Shares of the Beaverton, Ore.-based sports gear giant rose 3 percent to $79.15 in after-hours trading following the disclosure of the earnings results after gaining 0.5 percent to $76.86 during the day’s regular trading session.

Coming just hours after the U.S. fell to Germany 1-0 in World Cup competition while still advancing to the next round, Nike took a slightly less aggressive tone than its German rival Adidas. On Tuesday, Herbert Hainer, Adidas chief executive officer, said that the firm would “definitely achieve” its goal of 2 billion euros, or $2.75 billion at current exchange, in sales in the soccer category for the year. Adidas is the official sponsor, supplier and licensee of the 2014 FIFA World Cup, supplier of the official match ball and is outfitting nine teams and about 300 players in the competition.

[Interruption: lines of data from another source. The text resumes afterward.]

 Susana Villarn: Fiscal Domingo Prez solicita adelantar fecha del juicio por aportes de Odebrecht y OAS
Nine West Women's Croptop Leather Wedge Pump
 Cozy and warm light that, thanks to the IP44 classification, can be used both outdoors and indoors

Nike is outfitting 10 teams and boasted about its products more than it did direct-sales results. Edwards noted, “There are more players wearing Nike boots in the World Cup than all other brands combined. And more than a third of them are playing in the distinctive and revolutionary Magista or Mercurial Flyknit boots.”

He added that Nike is “seeing great excitement at retail” and that interest in soccer, or football as it’s known throughout most of the world, “has helped to drive great results in our stores, online and in our football shops with our wholesale partners around the world.”

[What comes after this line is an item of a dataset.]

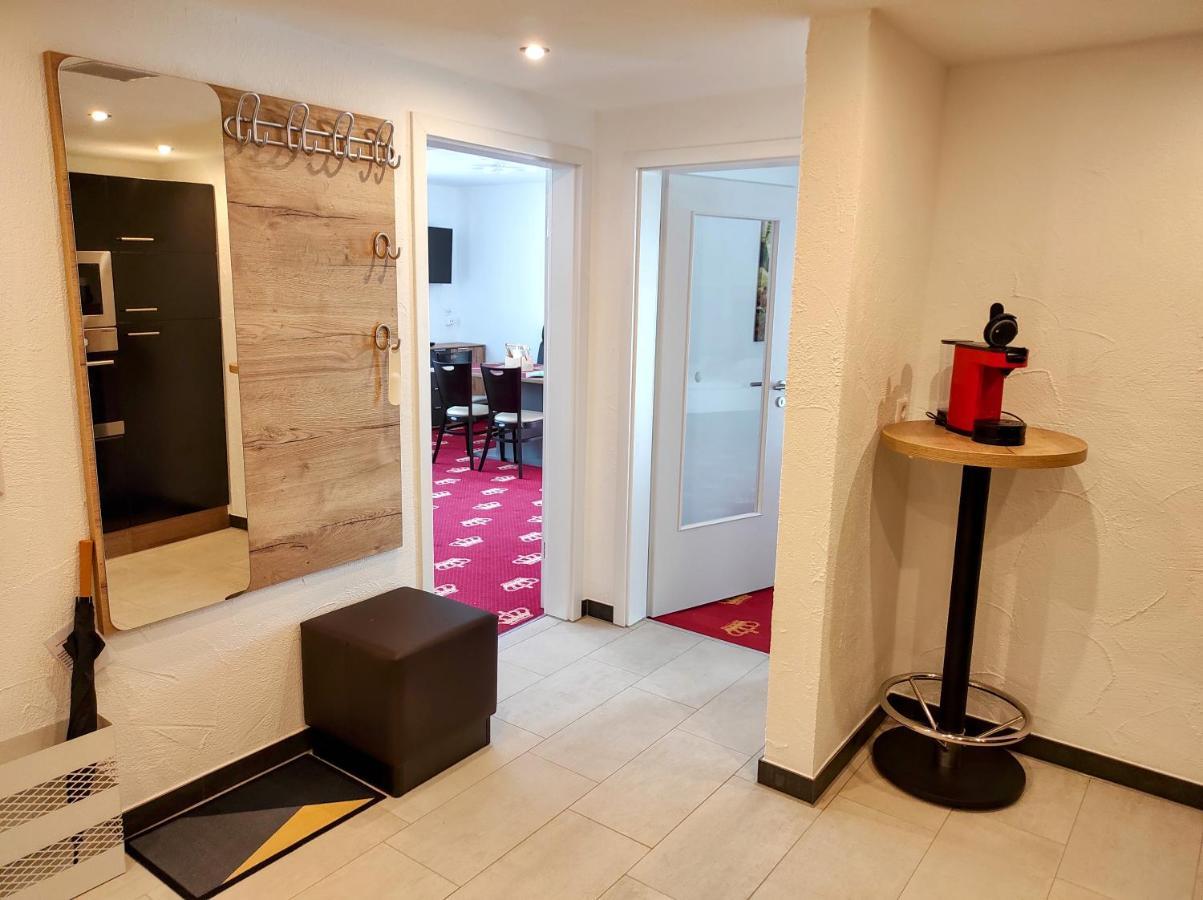 Wellness Hotel Garni Krone Baiersbronn Exterior foto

In the three months ended May 31, net income was up 5.4 percent to $698 million, or 78 cents a diluted share, above the 74-cent earnings per share expected. Year-ago profits were $662 million, or 73 cents. Revenues spiked 10.9 percent to $7.43 billion from $6.7 billion, with Nike brand revenues up 10.8 percent to $7.02 billion and Converse up 15.8 percent to $410 million. Futures orders were up 11 percent, 12 percent on a currency-neutral basis, while inventories rose 13.3 percent to $3.95 billion.

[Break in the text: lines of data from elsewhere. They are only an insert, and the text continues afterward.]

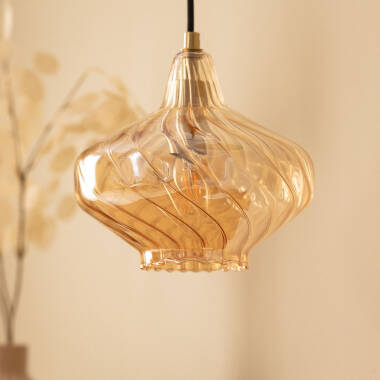 Image of Edit Blas Glass Ceiling Pendant Light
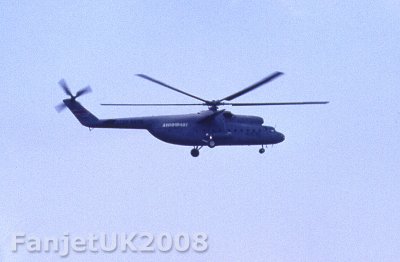 Mil Mi-6 Hook  CCCP-69318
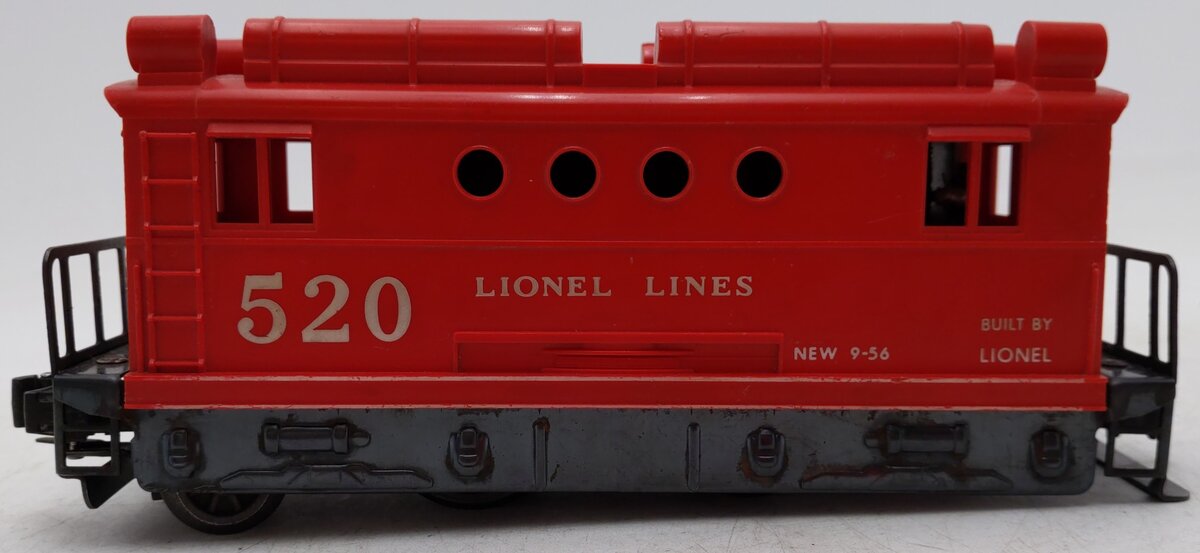Lionel 520 Vintage O Postwar Powered Electric Box Cab Locomotive VG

Nike brand footwear revenues rose 12 percent to $4.4 billion, and apparel increased only slightly less, growing 11.8 percent to $2.14 billion.

For the full year, net income was up 8.9 percent to $2.69 billion, or $2.97 a diluted share, as revenues expanded 9.8 percent to $27.8 billion and gross margin hit 44.8 percent of sales from 43.6 percent in 2013.

Direct-to-consumer sales for the Nike brand were up 27 percent in the quarter and 22 percent for the 12 months, surpassing the $5 billion mark in the year just concluded. Online sales were up more than 40 percent during the year, and the growth rate accelerated in every quarter of the year.

On the conference call, Mark Parker, president and ceo, said Nike is “building an integrated system of digital services that will provide seamless access to our products, a full array of services and the most advanced digital tools to measure, motivate and inspire.”